Over on Rotten Tomatoes, which classifies reviews simply as positive or negative without MetaCritic’s sliding scale from 0 to 100, the film currently rates 81% fresh based on 177 reviews, only 34 of which are listed as rotten. The RT critics’ consensus says, “Admirable for its originality and ambition even when its reach exceeds its grasp, ‘Nope’ adds Spielbergian spectacle to Jordan Peele’s growing arsenal.” Compare that to “Get Out’s” 98% Rotten Tomatoes rating and the 93% for “Us.” So again, Peele hasn’t matched his previous highs, but he’s still got most film journalists on his side.
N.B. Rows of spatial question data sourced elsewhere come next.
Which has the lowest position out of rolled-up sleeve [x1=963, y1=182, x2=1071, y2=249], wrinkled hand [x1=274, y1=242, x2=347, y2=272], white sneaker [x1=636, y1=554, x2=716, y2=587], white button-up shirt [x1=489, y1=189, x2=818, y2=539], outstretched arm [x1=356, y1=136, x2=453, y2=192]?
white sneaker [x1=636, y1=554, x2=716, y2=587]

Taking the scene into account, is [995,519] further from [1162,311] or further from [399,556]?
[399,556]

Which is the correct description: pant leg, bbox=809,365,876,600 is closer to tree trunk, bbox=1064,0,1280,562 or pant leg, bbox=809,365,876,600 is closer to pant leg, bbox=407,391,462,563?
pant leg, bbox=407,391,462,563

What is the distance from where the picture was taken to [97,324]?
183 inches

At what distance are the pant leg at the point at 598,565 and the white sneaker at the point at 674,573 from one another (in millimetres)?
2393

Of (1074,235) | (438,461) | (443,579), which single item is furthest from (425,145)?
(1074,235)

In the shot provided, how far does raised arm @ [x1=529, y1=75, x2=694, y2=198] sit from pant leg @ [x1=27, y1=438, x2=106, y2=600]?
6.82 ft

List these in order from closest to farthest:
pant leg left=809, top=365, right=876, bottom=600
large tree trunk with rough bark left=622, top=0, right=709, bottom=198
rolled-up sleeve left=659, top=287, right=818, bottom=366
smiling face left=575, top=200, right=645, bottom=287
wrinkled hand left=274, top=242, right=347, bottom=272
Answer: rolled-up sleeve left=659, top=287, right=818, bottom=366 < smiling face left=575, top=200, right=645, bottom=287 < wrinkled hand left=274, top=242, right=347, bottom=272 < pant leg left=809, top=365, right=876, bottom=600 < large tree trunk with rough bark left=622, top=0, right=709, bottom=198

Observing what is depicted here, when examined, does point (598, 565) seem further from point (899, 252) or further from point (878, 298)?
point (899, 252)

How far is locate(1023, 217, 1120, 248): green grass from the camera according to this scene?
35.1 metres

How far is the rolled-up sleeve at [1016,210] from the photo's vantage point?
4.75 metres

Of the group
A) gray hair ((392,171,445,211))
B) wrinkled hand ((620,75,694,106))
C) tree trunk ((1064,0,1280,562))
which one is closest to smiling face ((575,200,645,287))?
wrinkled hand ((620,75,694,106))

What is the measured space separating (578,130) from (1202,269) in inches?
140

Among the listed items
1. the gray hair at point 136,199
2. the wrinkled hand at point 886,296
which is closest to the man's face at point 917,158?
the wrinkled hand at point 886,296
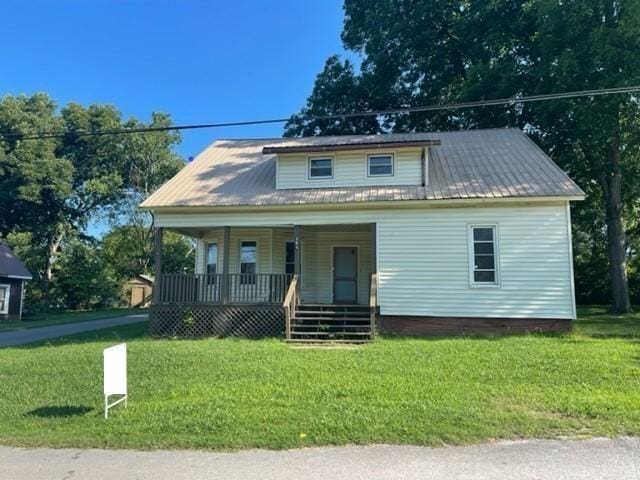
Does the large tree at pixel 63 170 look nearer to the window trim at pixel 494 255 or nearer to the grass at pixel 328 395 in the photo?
the grass at pixel 328 395

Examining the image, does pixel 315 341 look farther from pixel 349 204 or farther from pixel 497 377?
pixel 497 377

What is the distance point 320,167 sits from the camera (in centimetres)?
1584

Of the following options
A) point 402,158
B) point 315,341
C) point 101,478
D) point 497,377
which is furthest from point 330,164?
point 101,478

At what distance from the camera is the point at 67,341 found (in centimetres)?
1403

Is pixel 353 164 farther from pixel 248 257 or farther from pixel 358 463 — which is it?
pixel 358 463

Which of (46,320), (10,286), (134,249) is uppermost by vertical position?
(134,249)

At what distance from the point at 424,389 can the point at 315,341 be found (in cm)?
533

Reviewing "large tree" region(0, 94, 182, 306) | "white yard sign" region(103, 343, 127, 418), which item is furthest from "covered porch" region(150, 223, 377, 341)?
"large tree" region(0, 94, 182, 306)

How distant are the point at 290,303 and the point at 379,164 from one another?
5.16 metres

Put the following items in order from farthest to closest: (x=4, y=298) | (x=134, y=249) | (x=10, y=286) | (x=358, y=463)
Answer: (x=134, y=249) < (x=10, y=286) < (x=4, y=298) < (x=358, y=463)

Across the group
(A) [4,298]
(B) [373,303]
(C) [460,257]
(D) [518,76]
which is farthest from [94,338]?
(D) [518,76]

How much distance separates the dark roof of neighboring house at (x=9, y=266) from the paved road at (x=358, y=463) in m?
25.4

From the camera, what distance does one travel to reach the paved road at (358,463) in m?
4.77

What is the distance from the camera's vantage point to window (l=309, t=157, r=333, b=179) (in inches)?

Six of the film’s positive MetaCritic reviews give it a perfect score of 100, with A.O. Scott (New York Times) praising the film for its “impeccably managed suspense,” Kambole Campbell (Empire) calling it “an ambitious, provocative swing,” and K. Austin Collins (Rolling Stone) describing it as “thrilling.” Among other positive reviews, David Ehrlich (IndieWire) highlights the “inspired alien design,” while Lovia Gyarkye (Hollywood Reporter) lauds the “first-rate cast” that balances the film’s”comedic notes with its more haunting, suspenseful overall mood.

Among the more critical assessments, Owen Gleiberman (Variety) argues that “logic often takes a back seat.” Richard Lawson (Vanity Fair) thinks it’s “unable to hold its focus.” And Alonso Duralde (The Wrap) feels the pieces of the film “just don’t fit together.” Where does your opinion of the film fall? Are you a “yep” or a “nope” for “Nope”?